=== Section Start ===
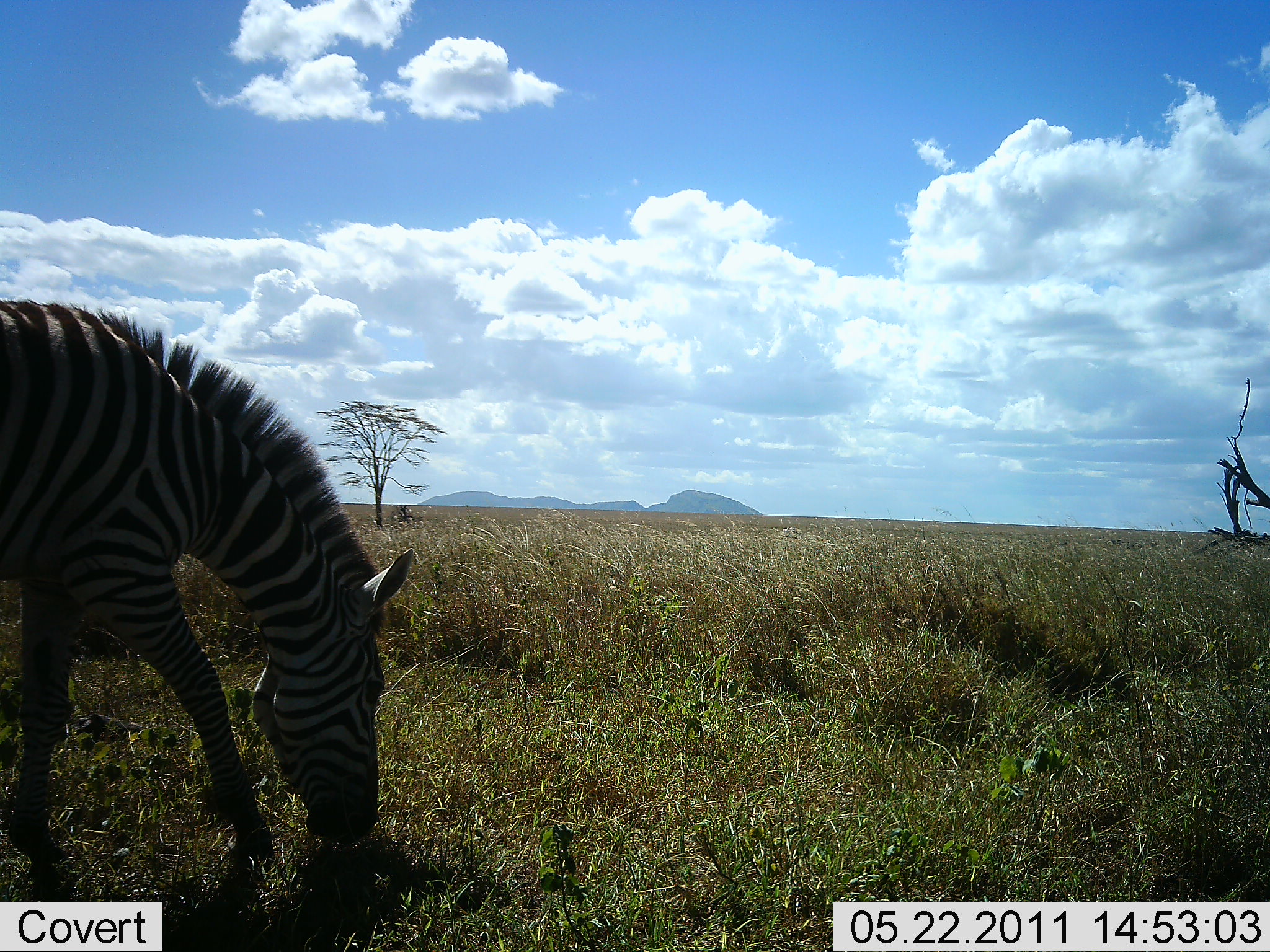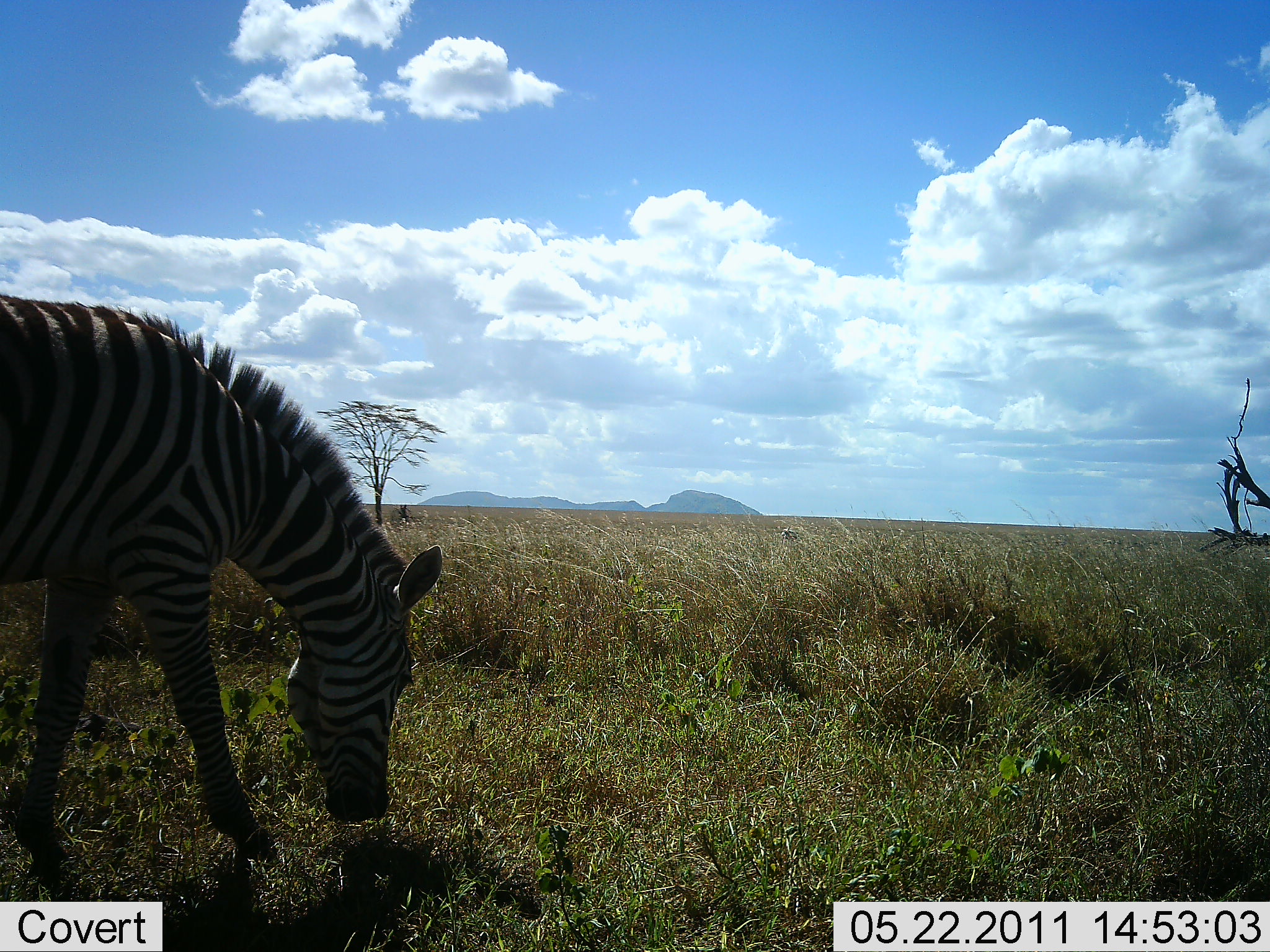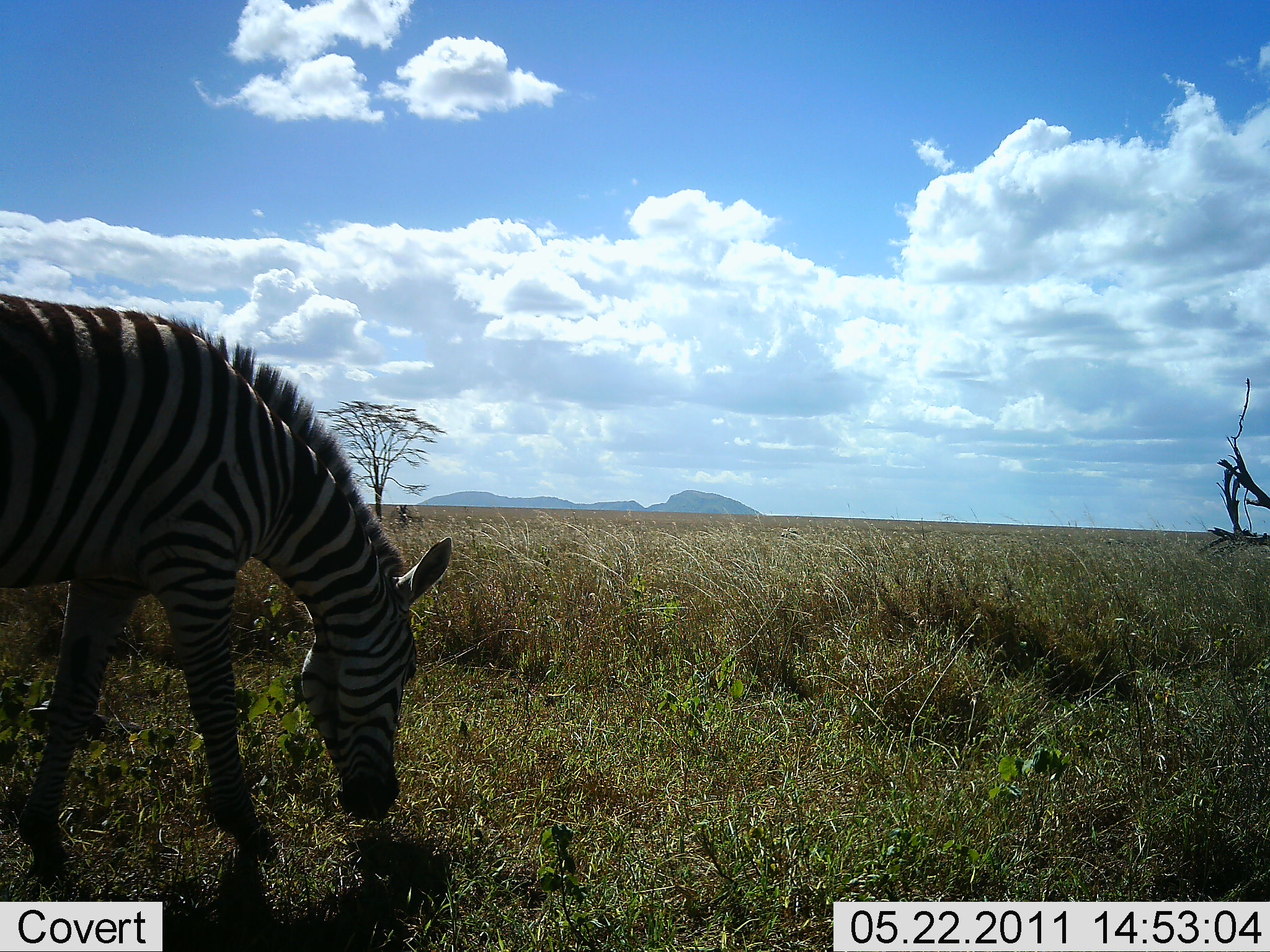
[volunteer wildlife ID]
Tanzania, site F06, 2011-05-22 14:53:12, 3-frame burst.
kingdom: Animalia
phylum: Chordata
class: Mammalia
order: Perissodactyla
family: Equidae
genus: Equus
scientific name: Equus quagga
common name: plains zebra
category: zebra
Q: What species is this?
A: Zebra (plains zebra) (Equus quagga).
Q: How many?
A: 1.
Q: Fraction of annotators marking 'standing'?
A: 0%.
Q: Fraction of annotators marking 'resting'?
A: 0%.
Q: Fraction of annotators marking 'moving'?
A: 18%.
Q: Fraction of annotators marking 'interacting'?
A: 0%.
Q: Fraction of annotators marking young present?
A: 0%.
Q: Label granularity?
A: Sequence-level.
=== Section End ===
=== Section Start ===
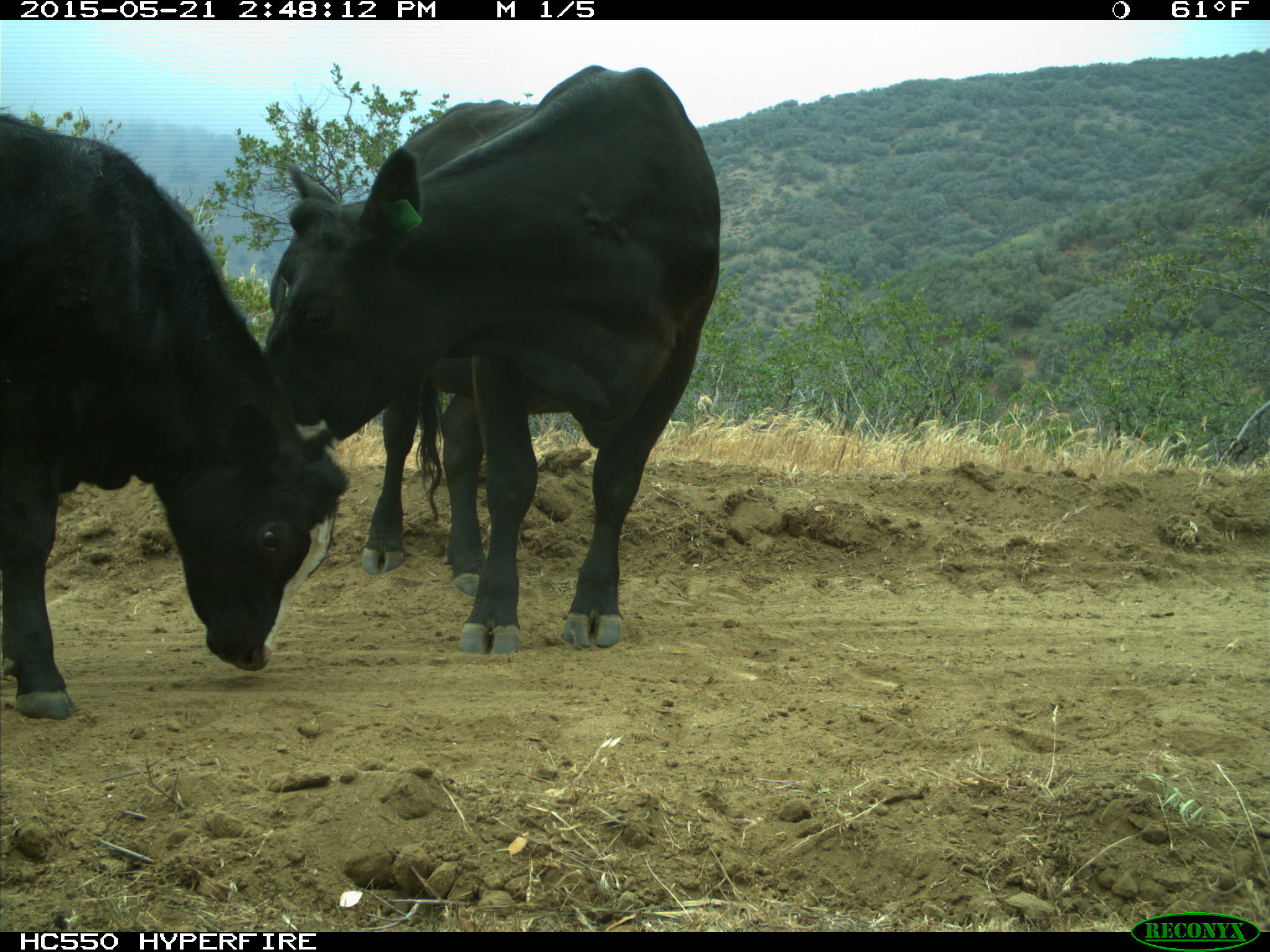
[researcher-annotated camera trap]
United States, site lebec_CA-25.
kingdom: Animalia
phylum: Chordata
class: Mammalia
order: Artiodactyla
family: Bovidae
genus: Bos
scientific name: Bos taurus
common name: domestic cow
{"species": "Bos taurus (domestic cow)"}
=== Section End ===
=== Section Start ===
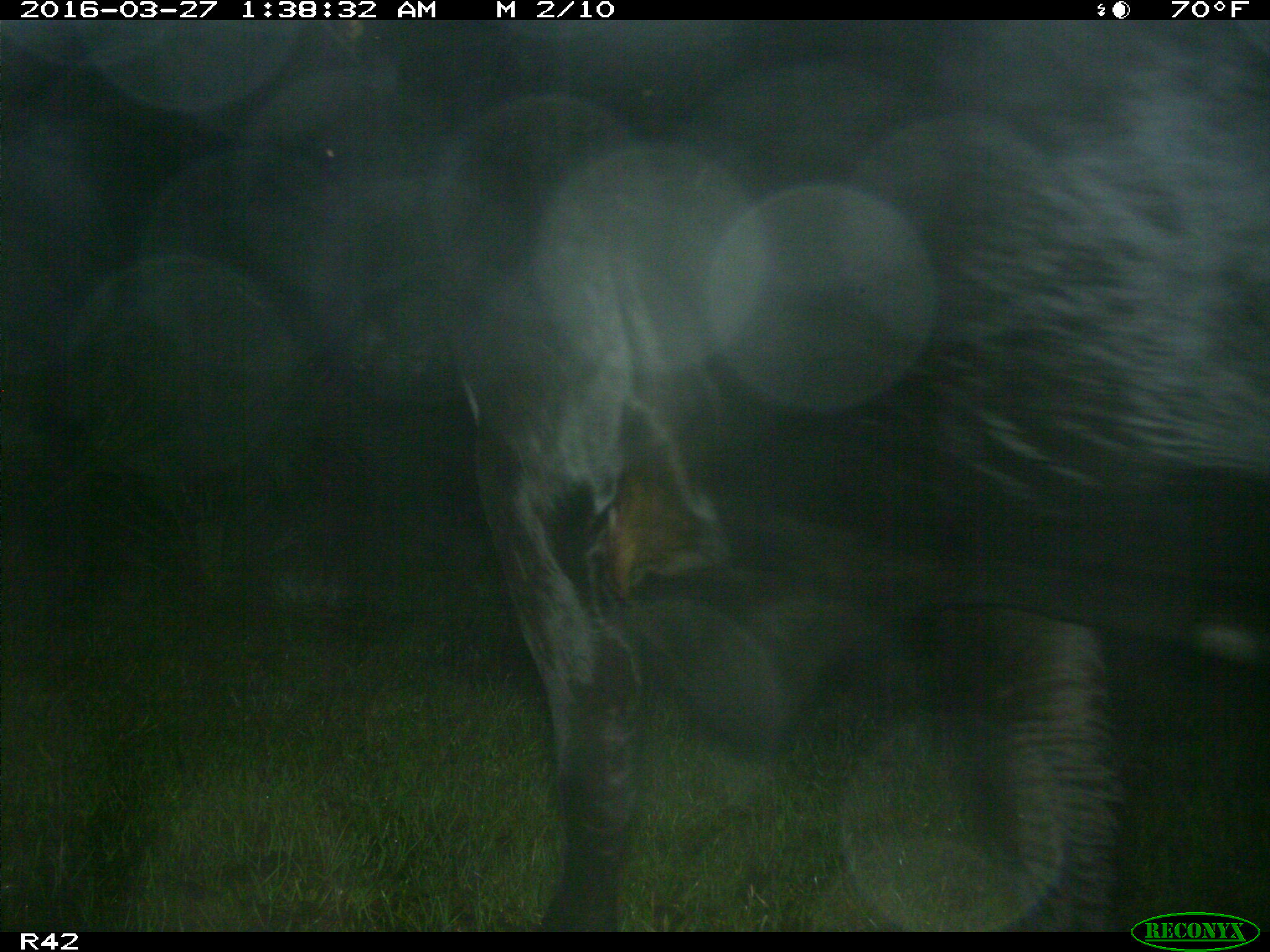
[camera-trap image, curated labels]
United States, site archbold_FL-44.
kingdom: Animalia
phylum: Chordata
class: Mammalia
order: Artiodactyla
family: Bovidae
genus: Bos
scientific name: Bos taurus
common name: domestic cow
=== Section End ===
In the listing above, find the line containing "genus: Equus" and the line containing "A: Sequence-level.". Output them and every line between, exactly, and nothing else.

[Exercise solution]:
genus: Equus
scientific name: Equus quagga
common name: plains zebra
category: zebra
Q: What species is this?
A: Zebra (plains zebra) (Equus quagga).
Q: How many?
A: 1.
Q: Fraction of annotators marking 'standing'?
A: 0%.
Q: Fraction of annotators marking 'resting'?
A: 0%.
Q: Fraction of annotators marking 'moving'?
A: 18%.
Q: Fraction of annotators marking 'interacting'?
A: 0%.
Q: Fraction of annotators marking young present?
A: 0%.
Q: Label granularity?
A: Sequence-level.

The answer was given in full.